Con un movimiento rápido, Bolge lanzó la insignia a John, quien la atrapó asombrado.
—¿Tienes alguna otra pregunta, Capitán de los Terceros Caballeros? —preguntó Bolge, su voz resonando con autoridad.
—Eh… No, señor —respondió John, una mezcla de asombro y gratitud evidente en su voz.
—Entonces ve y reúne a tu pelotón —la voz de Bolge retumbó, comandando respeto como la de un experimentado general del ejército.
—S-Sí, Señor —respondió John, su voz llena de una determinación recién encontrada mientras salía rápidamente de la habitación.
—¿Dónde estás, Seda? Escogiste el peor momento posible para desaparecer. Primero Anon desaparece, y ahora tú. Qué lío —murmuró Bolge para sí mismo mientras terminaba de vestirse y se dirigía hacia la sala de reuniones.
Al entrar Bolge en la sala de reuniones, fue recibido por una mesa redonda llena de miembros ancianos de la casa, sus ojos fijos en una pantalla enorme que mostraba millones de criaturas no muertas marchando sin descanso hacia la capital real desde las profundidades del bosque de las pesadillas.
—Saludos, abuelos. ¿Cuál es la situación? —Bolge preguntó, su voz llena de curiosidad y autoridad, mientras entraba y tomaba asiento en la silla más grande de la sala.
—Un peligro de Rango S se aproxima a la capital real —respondió Griffith, un hombre anciano de setenta años, su voz resonando con experiencia y sabiduría.
—Bueno, ¿podemos aniquilarlos o no? —preguntó Bolge bruscamente, su mirada fija en la pantalla.
—No, estas criaturas son zombis sin mente, carentes de emociones o sentidos. No sienten miedo, ni ira, ni dolor —un hombre con lentes se levantó, su voz transmitiendo una sensación de preocupación.
—¿Llamas eso un peligro de Rango S? Son simplemente vegetales sin mente que caminan hacia nosotros. Simplemente córtales en mil pedazos, y no podrán contraatacar, ¿verdad? Les falta mente, después de todo —se burló Bolge, su expresión despreocupada y confiada.

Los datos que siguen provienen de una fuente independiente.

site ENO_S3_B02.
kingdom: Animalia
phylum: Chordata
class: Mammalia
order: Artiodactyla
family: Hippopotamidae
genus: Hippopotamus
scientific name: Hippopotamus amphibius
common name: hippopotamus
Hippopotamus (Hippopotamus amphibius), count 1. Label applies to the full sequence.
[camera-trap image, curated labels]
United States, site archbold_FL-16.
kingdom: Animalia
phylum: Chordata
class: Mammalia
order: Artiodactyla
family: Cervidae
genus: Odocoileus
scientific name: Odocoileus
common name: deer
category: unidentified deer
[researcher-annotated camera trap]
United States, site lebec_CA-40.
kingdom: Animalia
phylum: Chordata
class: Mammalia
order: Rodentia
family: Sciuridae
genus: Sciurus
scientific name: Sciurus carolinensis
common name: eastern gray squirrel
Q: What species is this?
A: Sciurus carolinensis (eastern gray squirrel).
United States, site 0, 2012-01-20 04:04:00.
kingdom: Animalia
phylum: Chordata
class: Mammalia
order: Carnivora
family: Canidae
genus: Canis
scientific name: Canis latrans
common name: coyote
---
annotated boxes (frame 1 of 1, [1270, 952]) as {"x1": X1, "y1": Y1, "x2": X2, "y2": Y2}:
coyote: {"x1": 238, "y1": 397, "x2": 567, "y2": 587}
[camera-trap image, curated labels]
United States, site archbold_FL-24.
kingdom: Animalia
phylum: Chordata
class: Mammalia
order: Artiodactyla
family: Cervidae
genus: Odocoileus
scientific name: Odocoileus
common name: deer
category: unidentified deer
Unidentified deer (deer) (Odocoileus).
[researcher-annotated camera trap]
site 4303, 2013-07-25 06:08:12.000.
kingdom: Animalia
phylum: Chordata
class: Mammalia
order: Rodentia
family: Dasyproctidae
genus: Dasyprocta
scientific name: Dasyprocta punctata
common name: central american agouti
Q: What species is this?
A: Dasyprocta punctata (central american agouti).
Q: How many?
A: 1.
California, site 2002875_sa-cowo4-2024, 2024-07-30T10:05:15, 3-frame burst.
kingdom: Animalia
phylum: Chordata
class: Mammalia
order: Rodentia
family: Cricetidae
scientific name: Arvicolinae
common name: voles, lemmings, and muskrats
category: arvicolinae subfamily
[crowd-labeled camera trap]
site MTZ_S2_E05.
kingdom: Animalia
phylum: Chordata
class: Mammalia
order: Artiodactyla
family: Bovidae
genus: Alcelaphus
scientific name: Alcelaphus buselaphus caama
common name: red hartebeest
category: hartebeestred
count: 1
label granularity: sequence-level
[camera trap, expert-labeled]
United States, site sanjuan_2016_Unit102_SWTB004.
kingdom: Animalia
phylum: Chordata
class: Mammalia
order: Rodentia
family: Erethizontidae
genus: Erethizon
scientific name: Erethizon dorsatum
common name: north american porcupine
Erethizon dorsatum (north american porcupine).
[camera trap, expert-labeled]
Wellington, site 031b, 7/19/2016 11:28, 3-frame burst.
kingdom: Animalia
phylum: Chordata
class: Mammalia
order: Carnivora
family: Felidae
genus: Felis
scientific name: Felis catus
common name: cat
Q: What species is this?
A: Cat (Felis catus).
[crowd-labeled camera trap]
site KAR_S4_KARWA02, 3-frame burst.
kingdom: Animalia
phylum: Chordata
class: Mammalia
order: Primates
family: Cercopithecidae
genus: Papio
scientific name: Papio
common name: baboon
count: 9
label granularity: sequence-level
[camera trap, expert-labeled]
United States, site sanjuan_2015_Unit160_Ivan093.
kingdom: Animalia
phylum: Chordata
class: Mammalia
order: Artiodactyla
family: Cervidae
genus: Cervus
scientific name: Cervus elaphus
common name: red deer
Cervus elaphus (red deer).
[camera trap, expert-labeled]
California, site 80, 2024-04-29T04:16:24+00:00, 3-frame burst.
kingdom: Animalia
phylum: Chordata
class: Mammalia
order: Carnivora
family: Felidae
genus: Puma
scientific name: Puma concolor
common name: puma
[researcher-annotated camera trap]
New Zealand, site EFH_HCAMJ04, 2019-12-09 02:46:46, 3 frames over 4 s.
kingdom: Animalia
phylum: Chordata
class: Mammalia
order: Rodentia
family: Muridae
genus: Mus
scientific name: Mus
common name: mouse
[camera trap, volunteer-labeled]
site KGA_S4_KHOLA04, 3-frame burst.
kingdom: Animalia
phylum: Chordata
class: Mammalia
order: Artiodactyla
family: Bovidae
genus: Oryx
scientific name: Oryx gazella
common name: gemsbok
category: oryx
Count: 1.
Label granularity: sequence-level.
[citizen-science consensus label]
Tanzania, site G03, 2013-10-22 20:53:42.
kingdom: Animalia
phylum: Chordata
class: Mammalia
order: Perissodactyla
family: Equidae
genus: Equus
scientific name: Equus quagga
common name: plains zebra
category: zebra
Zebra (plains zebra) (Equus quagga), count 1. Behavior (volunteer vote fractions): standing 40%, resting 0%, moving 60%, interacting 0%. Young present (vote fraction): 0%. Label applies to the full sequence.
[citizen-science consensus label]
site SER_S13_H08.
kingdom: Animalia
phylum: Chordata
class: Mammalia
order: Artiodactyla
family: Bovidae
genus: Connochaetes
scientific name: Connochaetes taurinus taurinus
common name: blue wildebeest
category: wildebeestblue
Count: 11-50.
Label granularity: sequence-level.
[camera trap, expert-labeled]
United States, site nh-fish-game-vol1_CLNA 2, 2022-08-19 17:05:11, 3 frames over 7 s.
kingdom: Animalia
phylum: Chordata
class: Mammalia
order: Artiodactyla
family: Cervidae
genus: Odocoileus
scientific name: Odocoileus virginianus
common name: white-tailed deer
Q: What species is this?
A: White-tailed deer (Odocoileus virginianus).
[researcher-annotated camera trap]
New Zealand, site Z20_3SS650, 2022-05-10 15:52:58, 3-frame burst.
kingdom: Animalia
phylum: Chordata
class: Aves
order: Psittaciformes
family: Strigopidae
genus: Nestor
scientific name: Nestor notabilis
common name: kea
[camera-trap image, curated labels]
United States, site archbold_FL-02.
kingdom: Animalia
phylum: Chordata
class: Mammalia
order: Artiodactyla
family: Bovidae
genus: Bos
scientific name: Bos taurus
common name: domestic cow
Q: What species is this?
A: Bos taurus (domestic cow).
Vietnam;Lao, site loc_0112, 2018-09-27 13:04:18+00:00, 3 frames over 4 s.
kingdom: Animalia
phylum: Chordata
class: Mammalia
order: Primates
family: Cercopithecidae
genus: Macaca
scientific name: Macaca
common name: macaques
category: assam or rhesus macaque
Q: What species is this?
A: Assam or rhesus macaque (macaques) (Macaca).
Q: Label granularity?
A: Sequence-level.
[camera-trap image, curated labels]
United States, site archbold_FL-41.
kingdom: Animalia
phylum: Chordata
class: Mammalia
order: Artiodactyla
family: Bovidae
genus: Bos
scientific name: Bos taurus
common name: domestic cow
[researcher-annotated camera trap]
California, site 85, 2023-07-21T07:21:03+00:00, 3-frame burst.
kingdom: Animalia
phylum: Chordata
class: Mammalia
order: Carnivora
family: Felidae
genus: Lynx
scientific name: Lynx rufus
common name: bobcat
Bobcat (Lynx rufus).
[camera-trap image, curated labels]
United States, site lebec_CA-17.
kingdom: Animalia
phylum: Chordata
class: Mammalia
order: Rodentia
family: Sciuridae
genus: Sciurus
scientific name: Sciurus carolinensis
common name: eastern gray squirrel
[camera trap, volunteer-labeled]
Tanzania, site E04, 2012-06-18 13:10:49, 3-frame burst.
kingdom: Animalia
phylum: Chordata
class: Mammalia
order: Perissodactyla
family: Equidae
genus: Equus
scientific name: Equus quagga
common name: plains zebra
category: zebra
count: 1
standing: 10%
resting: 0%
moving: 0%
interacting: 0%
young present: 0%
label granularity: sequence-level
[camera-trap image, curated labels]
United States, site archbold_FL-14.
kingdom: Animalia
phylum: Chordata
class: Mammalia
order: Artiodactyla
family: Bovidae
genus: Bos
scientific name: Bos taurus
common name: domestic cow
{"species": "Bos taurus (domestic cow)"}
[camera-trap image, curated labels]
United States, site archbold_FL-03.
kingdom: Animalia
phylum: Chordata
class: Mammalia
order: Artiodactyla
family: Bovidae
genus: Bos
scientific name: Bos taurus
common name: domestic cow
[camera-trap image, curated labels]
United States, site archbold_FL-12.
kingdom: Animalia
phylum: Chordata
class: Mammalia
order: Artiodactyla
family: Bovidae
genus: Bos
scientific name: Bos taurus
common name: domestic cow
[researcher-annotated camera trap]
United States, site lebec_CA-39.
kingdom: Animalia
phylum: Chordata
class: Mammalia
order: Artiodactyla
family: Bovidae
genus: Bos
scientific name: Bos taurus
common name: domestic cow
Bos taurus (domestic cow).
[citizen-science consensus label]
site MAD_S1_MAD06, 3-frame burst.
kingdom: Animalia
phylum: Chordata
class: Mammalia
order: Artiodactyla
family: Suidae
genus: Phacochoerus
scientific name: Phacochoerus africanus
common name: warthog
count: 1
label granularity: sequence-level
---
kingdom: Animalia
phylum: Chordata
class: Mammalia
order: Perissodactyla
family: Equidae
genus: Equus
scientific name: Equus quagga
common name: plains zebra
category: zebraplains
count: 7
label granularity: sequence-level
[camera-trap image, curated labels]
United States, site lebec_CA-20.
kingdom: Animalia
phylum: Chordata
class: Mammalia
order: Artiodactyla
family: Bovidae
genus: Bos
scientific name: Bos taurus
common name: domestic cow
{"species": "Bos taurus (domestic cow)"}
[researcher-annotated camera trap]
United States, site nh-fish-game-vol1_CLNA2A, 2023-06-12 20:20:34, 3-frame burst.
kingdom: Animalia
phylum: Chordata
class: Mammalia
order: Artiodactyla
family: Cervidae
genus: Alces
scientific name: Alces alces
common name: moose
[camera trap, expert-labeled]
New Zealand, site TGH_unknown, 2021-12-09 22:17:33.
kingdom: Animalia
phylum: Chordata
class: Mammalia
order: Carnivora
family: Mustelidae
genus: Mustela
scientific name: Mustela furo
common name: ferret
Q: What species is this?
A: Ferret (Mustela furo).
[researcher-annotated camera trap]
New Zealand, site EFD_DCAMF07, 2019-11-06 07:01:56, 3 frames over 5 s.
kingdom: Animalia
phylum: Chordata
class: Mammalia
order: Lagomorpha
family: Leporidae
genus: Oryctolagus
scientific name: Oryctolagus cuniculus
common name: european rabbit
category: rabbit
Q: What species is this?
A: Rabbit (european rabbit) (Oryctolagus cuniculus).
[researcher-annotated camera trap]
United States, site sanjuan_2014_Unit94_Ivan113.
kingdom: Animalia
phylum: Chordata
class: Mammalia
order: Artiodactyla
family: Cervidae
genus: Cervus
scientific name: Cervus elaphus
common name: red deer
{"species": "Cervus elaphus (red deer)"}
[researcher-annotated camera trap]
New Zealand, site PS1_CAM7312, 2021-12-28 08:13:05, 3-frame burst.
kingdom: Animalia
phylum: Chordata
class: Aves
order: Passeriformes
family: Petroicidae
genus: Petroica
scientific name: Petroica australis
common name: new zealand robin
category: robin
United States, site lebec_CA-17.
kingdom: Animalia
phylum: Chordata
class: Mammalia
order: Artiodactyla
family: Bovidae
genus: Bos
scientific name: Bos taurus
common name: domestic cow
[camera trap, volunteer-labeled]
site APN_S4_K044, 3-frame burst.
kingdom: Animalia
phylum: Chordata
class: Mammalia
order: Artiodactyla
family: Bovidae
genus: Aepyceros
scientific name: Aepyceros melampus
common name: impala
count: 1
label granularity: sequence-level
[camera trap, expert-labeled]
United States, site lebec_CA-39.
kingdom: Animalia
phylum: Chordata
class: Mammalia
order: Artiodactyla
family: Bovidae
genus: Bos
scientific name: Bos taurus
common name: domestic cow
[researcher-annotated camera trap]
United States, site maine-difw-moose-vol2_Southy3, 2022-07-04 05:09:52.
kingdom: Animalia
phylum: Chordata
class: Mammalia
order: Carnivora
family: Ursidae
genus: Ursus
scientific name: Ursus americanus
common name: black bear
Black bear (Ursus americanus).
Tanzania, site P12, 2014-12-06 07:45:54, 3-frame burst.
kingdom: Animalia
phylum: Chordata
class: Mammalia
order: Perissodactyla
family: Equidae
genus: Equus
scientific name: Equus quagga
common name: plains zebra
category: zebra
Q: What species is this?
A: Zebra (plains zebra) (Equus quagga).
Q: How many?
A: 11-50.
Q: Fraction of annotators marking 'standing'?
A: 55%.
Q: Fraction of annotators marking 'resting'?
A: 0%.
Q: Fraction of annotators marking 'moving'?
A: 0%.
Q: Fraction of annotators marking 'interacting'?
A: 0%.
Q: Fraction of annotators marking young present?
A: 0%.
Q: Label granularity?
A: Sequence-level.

Griffith intercambió una mirada de entendimiento con los demás antes de hablar. —Muéstrale.
—Sí, señor —respondió el hombre con lentes, proyectando otro vídeo en la pantalla.
El vídeo mostró a un zombi acercándose lentamente a una araña arcana de ocho patas, su paso implacable no se detuvo por la presencia de la araña.
—¿Esa es una araña arcana de ocho patas? He cazado algunas antes. Su armadura es notablemente resistente y sus patas más afiladas que cualquier espada —comentó Bolge, con la mirada fija en la pantalla.
—Sus partes del cuerpo son usadas para fabricar la armadura más fuerte del reino, señor —confirmó el hombre con lentes, su voz llevando una nota de cautela.
A medida que el vídeo continuaba, el zombi se acercaba a la araña arcana, su determinación inquebrantable evidente.
En un movimiento defensivo, la araña se lanzó, sus filosas patas golpeando el cuerpo del zombi con toda su fuerza.
Para asombro de todos, al contacto, las patas de la araña se fragmentaron en pedazos, como vidrio golpeando una pared de piedra.
Los ojos de Bolge se abrieron tanto por sorpresa como por realización, un nuevo respeto por la amenaza no muerta creciendo dentro de él.
—¿Qué fue eso? —preguntó Bolge, su voz llena de una mezcla de asombro e intriga.
—Eso no es todo, señor. Por favor, siga viendo —habló Griffith, su voz llevando un sentido de urgencia.
A medida que el vídeo progresaba, la araña arcana, reconociendo el peligro que representaba el zombi, intentó retirarse, alejándose con impresionante velocidad.
Para sorpresa de todos, el zombi tomó la pata de la araña, jalándola hacia atrás con una fuerza que desafiaba su naturaleza no muerta.
Con un hambre salvaje, el zombi hincó sus dientes en el grueso y resistente exoesqueleto de la araña, su determinación incansable.
La sala cayó en silencio, los observadores presenciando la grotesca escena que se desarrollaba ante sus ojos.
—¿Qué demonios es eso? —exclamó Bolge, una mezcla de incredulidad y nuevo respeto en su voz, a medida que se daba cuenta de la amenaza.